NASA’s OSIRIS-REx spacecraft has discovered ingredients for water on a relatively nearby skyscraper-sized asteroid named Bennu. Scientists said OSIRIS-REx, which flew within a 12 miles of the asteroid some 1.4 million miles from Earth, found traces of hydrogen and oxygen molecules. The probe, which is on a mission to return samples from the asteroid to Earth for study, was launched in 2016. Bennu, roughly a third of a mile wide, orbits the sun at roughly the same distance as Earth. There is concern among scientists of the possibility of Bennu impacting Earth late in the 22nd century. “We have found the water-rich minerals from the early solar system, which is exactly the kind of sample we were going out there to find and ultimately bring back to Earth,” University of Arizona planetary scientist Dante Lauretta, the OSIRIS-REx mission’s principal investigator said. “We’re really trying to understand the role that these carbon-rich asteroids played in delivering water to the early Earth and making it habitable,” Lauretta added. “When samples of this material are returned by the mission to Earth in 2023, scientists will receive a treasure trove of new information about the history and evolution of our solar system,” Amy Simon, a scientist at NASA’s Goddard Space Flight Center in Maryland, said in a statement.
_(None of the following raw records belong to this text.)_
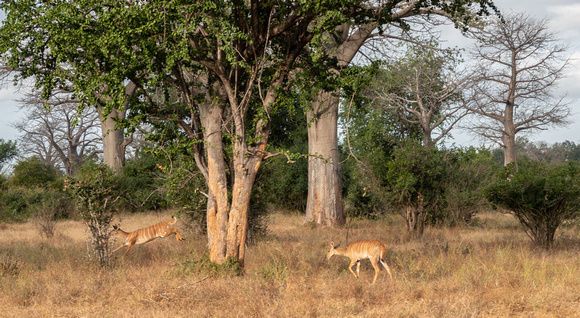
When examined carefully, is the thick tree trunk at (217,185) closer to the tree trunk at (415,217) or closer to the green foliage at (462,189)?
the tree trunk at (415,217)

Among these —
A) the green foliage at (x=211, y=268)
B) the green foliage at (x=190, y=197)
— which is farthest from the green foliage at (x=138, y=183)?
the green foliage at (x=211, y=268)

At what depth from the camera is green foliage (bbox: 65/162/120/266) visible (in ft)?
28.8

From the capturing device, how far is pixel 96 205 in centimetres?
880

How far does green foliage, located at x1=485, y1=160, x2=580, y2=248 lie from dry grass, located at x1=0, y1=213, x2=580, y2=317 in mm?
534

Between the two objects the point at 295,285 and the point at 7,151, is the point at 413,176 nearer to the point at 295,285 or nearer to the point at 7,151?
the point at 295,285

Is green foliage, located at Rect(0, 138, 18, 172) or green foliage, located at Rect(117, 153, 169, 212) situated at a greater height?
green foliage, located at Rect(0, 138, 18, 172)

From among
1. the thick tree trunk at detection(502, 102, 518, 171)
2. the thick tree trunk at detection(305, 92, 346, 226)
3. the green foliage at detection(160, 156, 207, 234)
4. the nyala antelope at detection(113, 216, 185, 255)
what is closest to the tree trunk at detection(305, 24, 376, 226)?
the thick tree trunk at detection(305, 92, 346, 226)

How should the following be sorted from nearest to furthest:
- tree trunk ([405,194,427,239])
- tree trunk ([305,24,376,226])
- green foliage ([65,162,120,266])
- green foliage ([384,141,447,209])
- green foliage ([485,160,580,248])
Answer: green foliage ([65,162,120,266]) < green foliage ([485,160,580,248]) < green foliage ([384,141,447,209]) < tree trunk ([405,194,427,239]) < tree trunk ([305,24,376,226])

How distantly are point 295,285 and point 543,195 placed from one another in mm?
6066

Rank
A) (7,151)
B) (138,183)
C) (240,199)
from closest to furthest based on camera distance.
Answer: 1. (240,199)
2. (138,183)
3. (7,151)

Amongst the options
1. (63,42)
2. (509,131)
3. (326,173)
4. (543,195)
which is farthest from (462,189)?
(509,131)

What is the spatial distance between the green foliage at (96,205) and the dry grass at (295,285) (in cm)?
34

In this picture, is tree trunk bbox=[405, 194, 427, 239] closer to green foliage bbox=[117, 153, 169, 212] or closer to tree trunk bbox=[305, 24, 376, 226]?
tree trunk bbox=[305, 24, 376, 226]

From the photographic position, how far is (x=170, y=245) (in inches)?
436
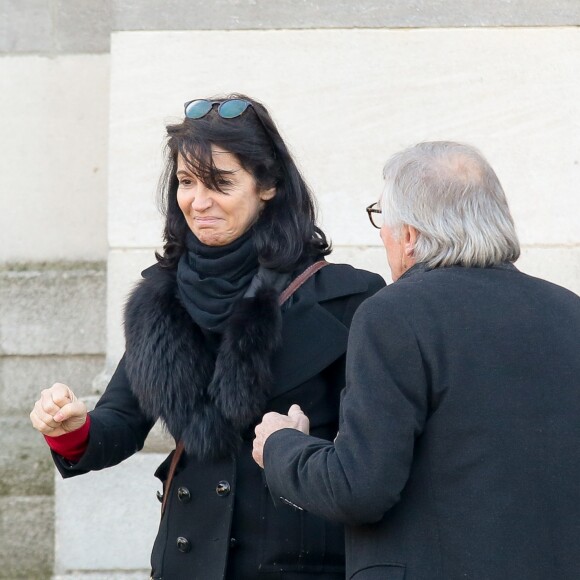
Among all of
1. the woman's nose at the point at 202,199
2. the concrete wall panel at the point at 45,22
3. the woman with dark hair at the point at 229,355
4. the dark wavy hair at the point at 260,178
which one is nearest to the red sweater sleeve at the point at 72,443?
the woman with dark hair at the point at 229,355

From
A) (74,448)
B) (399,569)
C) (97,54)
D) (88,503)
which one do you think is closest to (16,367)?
(88,503)

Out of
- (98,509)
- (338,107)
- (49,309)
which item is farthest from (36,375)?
(338,107)

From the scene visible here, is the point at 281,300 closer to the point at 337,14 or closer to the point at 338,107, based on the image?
the point at 338,107

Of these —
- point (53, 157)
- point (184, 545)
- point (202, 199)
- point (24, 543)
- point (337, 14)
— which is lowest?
point (24, 543)

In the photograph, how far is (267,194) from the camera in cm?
287

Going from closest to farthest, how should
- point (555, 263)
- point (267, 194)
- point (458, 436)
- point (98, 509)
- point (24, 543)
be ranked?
point (458, 436) < point (267, 194) < point (555, 263) < point (98, 509) < point (24, 543)

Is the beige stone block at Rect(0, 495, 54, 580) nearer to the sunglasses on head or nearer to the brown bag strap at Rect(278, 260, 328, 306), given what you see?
the brown bag strap at Rect(278, 260, 328, 306)

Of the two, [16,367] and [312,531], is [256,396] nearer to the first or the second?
[312,531]

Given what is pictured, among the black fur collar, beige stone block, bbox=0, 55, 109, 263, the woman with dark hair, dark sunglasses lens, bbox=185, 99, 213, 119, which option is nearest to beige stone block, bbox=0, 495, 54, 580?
beige stone block, bbox=0, 55, 109, 263

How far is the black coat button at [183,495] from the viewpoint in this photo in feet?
8.94

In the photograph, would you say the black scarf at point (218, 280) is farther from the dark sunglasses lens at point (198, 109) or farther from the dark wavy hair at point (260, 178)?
→ the dark sunglasses lens at point (198, 109)

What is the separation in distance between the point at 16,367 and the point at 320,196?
5.01 feet

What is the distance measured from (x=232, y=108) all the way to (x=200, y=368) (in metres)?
0.65

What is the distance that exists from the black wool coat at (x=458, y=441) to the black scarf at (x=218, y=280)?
685 mm
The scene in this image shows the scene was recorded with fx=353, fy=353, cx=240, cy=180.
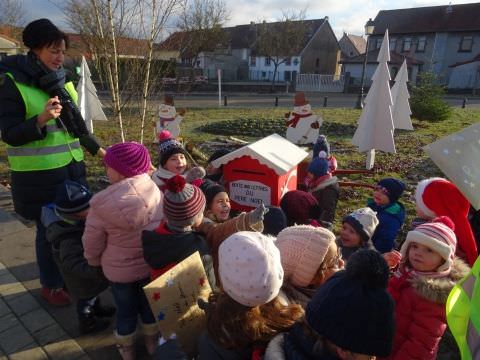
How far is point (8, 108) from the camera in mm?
2297

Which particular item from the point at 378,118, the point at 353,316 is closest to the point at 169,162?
the point at 353,316

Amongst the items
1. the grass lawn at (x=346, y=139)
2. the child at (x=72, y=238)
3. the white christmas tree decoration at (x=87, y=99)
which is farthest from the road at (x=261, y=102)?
the child at (x=72, y=238)

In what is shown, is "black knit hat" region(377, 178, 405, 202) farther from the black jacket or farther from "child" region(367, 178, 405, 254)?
the black jacket

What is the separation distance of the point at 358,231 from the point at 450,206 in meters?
0.66

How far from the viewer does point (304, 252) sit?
5.87ft

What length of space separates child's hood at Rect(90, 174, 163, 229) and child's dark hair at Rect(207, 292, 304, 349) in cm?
78

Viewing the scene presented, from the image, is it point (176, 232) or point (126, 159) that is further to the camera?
point (126, 159)

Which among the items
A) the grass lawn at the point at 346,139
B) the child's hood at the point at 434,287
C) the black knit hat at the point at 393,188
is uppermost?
the black knit hat at the point at 393,188

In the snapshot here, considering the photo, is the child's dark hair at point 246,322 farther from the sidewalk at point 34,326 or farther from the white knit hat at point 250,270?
the sidewalk at point 34,326

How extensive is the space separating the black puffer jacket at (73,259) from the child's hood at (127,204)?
1.45ft

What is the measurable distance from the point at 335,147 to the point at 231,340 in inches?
309

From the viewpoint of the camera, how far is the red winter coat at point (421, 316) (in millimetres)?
1749

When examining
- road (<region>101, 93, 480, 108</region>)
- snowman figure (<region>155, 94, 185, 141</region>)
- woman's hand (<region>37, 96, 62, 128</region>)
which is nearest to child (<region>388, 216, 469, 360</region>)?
woman's hand (<region>37, 96, 62, 128</region>)

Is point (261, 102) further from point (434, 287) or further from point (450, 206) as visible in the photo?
point (434, 287)
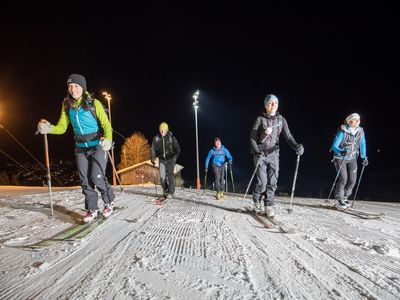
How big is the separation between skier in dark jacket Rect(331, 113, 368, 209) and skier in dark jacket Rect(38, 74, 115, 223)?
5955 mm

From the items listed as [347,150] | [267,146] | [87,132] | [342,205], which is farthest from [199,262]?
[347,150]

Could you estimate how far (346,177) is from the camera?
22.3 feet

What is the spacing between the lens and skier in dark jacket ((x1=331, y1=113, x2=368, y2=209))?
22.1 feet

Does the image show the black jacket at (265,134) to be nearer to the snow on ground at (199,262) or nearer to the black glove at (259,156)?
the black glove at (259,156)

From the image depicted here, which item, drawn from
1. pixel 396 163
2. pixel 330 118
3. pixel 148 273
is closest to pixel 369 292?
pixel 148 273

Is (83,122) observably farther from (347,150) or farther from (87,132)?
(347,150)

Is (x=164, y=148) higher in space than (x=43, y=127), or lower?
lower

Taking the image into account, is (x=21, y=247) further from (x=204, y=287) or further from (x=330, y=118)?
(x=330, y=118)

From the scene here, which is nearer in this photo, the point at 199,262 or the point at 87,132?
the point at 199,262

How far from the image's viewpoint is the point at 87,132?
14.5 feet

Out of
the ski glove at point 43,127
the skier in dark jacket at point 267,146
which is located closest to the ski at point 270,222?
the skier in dark jacket at point 267,146

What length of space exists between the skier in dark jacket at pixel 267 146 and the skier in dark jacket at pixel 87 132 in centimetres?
299

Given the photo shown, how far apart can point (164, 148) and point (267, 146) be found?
150 inches

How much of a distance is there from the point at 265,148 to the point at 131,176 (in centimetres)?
3870
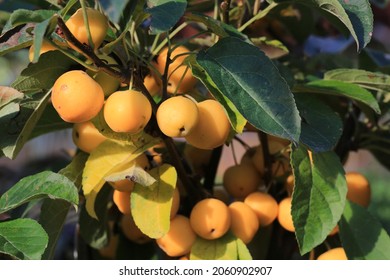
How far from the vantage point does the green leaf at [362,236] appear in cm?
84

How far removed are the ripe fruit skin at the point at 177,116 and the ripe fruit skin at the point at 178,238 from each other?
15 centimetres

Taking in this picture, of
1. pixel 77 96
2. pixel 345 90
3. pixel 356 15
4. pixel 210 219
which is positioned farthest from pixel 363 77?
pixel 77 96

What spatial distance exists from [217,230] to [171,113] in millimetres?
167

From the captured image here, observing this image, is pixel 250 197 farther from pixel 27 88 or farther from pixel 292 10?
pixel 292 10

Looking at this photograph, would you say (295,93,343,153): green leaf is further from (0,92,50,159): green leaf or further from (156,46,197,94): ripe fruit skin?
(0,92,50,159): green leaf

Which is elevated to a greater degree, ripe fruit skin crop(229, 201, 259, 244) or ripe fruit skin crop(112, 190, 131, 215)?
ripe fruit skin crop(112, 190, 131, 215)

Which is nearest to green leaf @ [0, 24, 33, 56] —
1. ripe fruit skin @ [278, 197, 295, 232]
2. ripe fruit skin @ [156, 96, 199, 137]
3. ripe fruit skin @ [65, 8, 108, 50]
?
ripe fruit skin @ [65, 8, 108, 50]

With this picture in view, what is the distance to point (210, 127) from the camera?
72 cm

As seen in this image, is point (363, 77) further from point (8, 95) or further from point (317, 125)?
point (8, 95)

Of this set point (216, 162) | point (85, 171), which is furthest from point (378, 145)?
point (85, 171)

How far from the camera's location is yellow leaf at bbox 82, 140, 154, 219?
0.76m

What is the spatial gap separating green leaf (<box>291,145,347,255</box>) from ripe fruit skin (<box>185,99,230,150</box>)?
0.09 m

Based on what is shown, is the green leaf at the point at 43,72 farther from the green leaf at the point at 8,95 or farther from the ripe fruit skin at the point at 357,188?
the ripe fruit skin at the point at 357,188

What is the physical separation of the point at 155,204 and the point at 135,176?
0.05 m
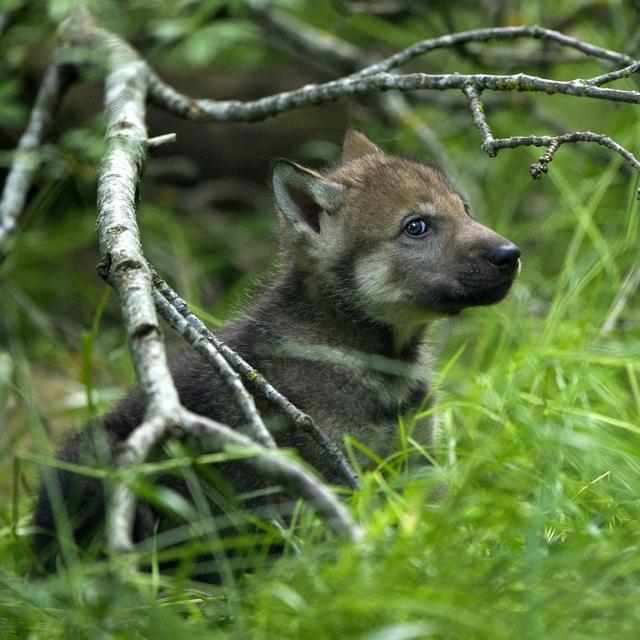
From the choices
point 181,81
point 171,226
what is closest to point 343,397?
Result: point 171,226

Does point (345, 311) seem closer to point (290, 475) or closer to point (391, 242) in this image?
point (391, 242)

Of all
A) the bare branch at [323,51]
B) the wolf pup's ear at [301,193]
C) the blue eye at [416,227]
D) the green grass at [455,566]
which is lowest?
the green grass at [455,566]

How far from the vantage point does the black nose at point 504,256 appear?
158 inches

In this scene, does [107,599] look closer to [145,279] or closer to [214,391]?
[145,279]

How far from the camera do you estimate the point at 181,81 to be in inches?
306

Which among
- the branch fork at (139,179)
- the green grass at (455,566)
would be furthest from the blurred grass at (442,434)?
the branch fork at (139,179)

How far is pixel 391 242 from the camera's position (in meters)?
4.33

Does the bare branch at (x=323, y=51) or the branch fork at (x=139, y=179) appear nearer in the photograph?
the branch fork at (x=139, y=179)

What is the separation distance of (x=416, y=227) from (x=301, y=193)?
521 millimetres

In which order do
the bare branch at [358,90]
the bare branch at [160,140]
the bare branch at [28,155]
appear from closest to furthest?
1. the bare branch at [358,90]
2. the bare branch at [160,140]
3. the bare branch at [28,155]

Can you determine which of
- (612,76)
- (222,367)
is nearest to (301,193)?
(612,76)

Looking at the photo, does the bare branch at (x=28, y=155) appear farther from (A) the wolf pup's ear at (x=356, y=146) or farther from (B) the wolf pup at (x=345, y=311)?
(A) the wolf pup's ear at (x=356, y=146)

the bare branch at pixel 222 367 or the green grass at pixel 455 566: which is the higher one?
the bare branch at pixel 222 367

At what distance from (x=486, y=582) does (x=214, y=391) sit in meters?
1.79
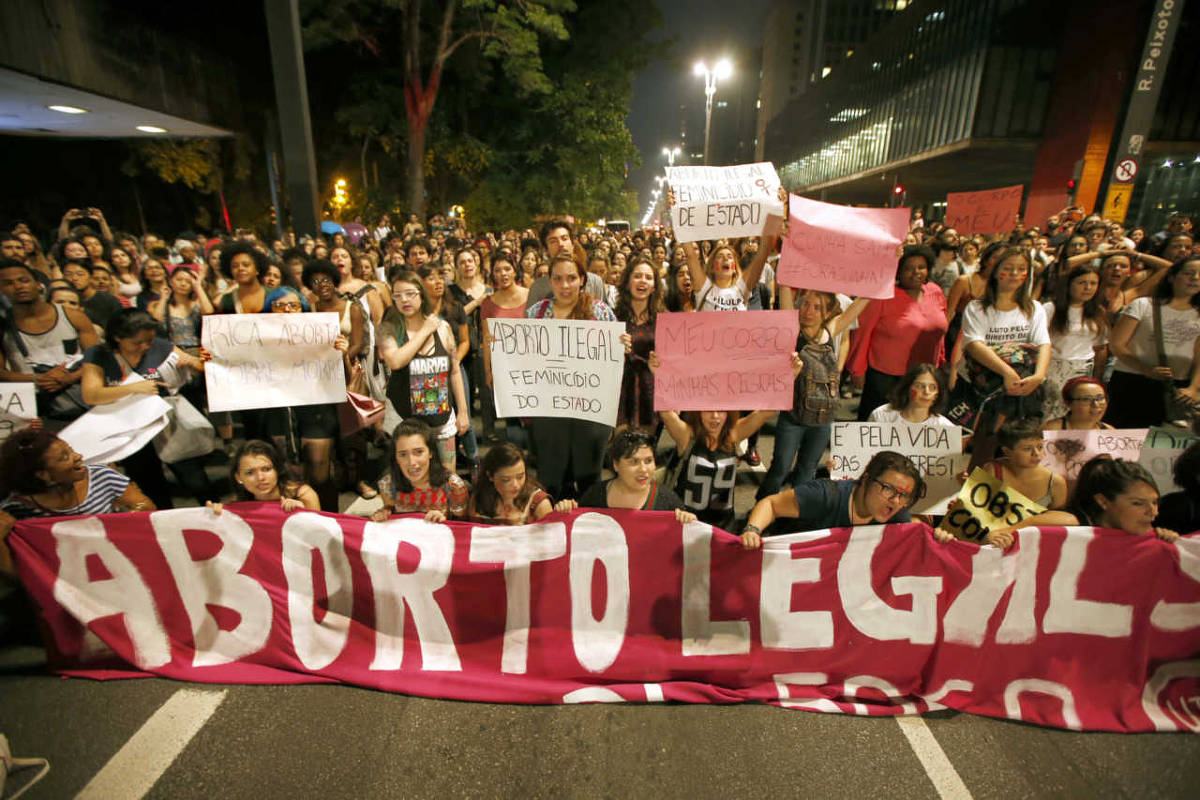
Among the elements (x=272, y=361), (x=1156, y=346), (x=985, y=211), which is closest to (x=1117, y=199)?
(x=985, y=211)

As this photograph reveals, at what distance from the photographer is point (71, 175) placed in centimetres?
1669

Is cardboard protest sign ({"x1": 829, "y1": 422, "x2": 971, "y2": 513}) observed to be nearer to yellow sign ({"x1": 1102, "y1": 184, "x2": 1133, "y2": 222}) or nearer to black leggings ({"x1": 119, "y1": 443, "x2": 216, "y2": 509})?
black leggings ({"x1": 119, "y1": 443, "x2": 216, "y2": 509})

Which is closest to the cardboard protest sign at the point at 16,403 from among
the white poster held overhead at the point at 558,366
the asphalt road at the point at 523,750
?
the asphalt road at the point at 523,750

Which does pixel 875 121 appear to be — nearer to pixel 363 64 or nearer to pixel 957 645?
pixel 363 64

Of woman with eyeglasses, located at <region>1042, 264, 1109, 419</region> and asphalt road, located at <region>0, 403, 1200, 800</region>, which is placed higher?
woman with eyeglasses, located at <region>1042, 264, 1109, 419</region>

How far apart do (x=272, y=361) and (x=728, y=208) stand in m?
3.04

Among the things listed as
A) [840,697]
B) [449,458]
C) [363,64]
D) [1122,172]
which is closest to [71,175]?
[363,64]

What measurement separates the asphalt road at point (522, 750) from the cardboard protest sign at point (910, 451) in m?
1.16

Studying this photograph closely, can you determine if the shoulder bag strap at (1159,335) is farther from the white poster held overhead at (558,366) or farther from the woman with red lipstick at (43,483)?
the woman with red lipstick at (43,483)

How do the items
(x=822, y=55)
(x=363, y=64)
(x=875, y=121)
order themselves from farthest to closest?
(x=822, y=55) → (x=875, y=121) → (x=363, y=64)

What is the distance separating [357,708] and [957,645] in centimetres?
269

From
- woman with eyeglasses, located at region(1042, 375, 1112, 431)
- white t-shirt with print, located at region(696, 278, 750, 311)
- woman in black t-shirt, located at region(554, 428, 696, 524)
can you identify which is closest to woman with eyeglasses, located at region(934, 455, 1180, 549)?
woman with eyeglasses, located at region(1042, 375, 1112, 431)

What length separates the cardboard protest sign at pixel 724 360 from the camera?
316cm

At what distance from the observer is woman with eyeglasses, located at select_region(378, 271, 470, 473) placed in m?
3.64
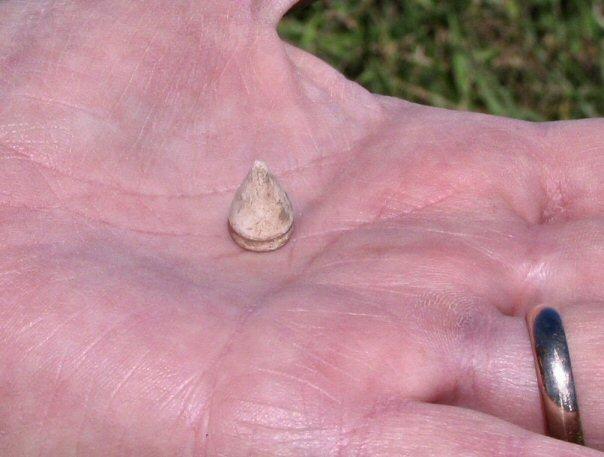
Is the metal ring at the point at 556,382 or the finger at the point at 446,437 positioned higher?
the finger at the point at 446,437

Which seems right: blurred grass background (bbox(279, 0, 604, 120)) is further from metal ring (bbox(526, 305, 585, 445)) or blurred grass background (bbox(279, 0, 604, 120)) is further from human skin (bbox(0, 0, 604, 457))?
metal ring (bbox(526, 305, 585, 445))

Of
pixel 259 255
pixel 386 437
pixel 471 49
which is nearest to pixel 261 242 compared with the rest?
pixel 259 255

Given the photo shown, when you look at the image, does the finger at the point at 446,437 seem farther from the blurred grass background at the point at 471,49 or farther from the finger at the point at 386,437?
the blurred grass background at the point at 471,49

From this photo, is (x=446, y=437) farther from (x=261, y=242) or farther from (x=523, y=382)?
(x=261, y=242)

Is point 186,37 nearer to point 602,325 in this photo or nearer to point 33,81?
point 33,81

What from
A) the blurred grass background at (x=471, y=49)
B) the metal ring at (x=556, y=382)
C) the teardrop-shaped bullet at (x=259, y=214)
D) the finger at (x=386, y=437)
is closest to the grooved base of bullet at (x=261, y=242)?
the teardrop-shaped bullet at (x=259, y=214)

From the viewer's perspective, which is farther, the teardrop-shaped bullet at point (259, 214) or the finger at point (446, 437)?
the teardrop-shaped bullet at point (259, 214)
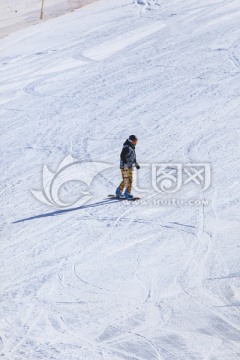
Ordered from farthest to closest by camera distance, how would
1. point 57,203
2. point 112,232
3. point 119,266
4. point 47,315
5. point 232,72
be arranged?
point 232,72, point 57,203, point 112,232, point 119,266, point 47,315

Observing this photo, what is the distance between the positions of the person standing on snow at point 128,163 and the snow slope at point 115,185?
16.9 inches

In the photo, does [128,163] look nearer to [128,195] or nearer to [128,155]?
[128,155]

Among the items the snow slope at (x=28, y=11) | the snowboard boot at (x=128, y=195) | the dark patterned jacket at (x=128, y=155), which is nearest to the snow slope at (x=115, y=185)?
the snowboard boot at (x=128, y=195)

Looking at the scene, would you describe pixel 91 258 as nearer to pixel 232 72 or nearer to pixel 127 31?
pixel 232 72

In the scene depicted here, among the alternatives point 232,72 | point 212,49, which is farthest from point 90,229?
point 212,49

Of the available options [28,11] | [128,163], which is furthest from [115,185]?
[28,11]

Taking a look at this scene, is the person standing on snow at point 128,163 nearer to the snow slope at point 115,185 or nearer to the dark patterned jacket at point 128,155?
the dark patterned jacket at point 128,155

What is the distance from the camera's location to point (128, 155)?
16.1m

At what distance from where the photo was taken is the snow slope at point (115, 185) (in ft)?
39.9

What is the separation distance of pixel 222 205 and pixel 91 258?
3278mm

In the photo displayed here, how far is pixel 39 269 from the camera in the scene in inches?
556

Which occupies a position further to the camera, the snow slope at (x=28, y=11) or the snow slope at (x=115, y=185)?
the snow slope at (x=28, y=11)

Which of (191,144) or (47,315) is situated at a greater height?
(191,144)

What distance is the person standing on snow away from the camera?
16000mm
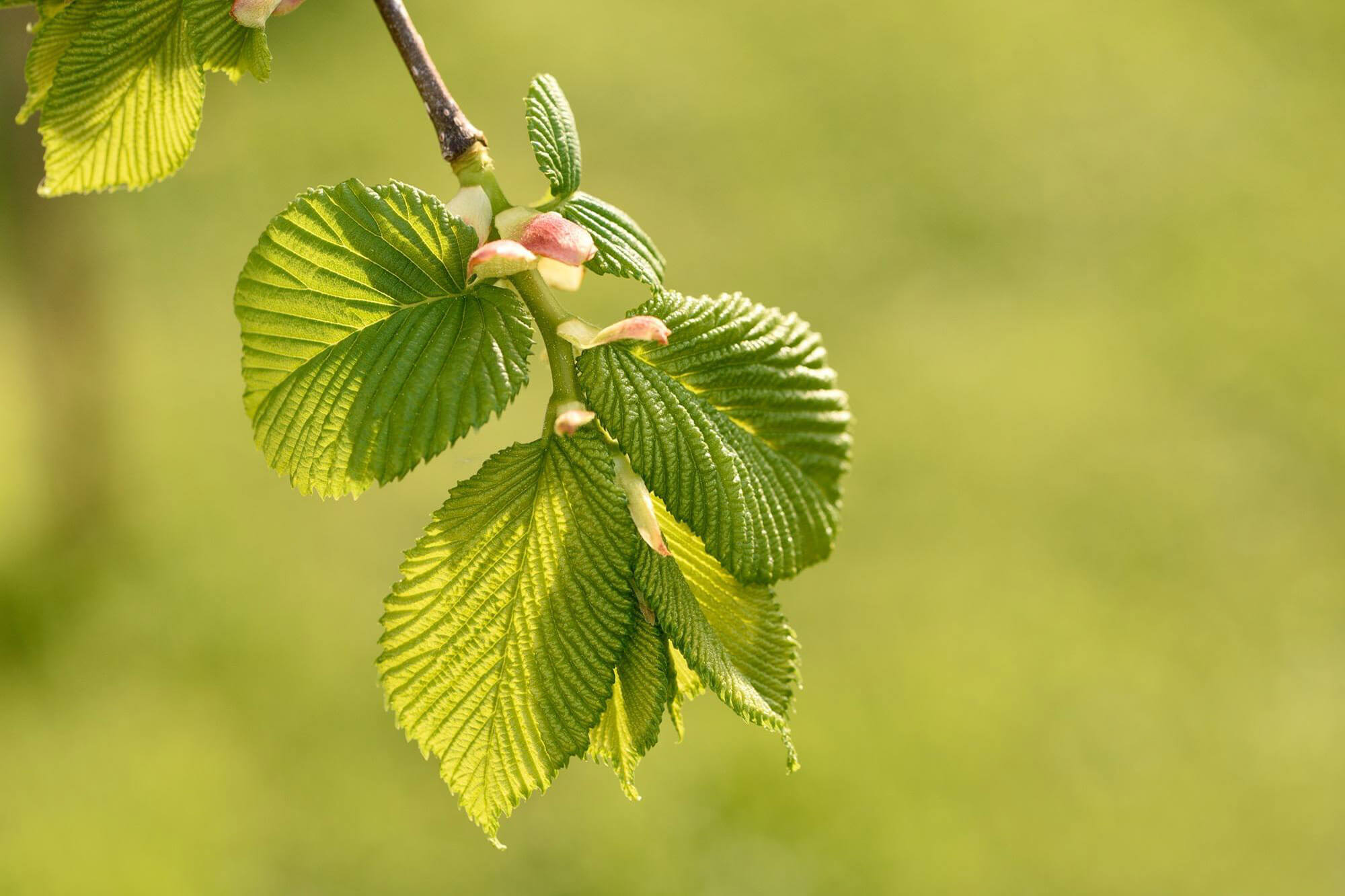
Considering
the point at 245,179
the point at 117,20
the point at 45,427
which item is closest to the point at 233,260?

Donald Trump concerned about impeachment : Report

A media report has suggested that US President Donald Trump sees his impeachment as a “real possibility” over finance violations. Impeachment talks have taken up storm in recent days following a blockbuster filing from prosecutors in the Southern district of New York, in which they directly alleged for the first time that Trump's former attorney Michael Cohen was being directed by the president when he broke the law during the 2016 presidential campaign. A source close to Trump said he has expressed concern that he could be impeached when Democrats take over the House. Special counsel Robert Mueller has launched an 18-month investigation into the legitimacy of Donald Trump’s 2016 election win. The source said that aides inside the West Wing believe “the only issue that may stick” in the impeachment process is the campaign finance violations tied to former Cohen’s payouts to Trump’s alleged mistresses. Prosecutors said Trump’s lawyer clearly sought to influence the outcome of the 2016 election from the sidelines through illicit payments.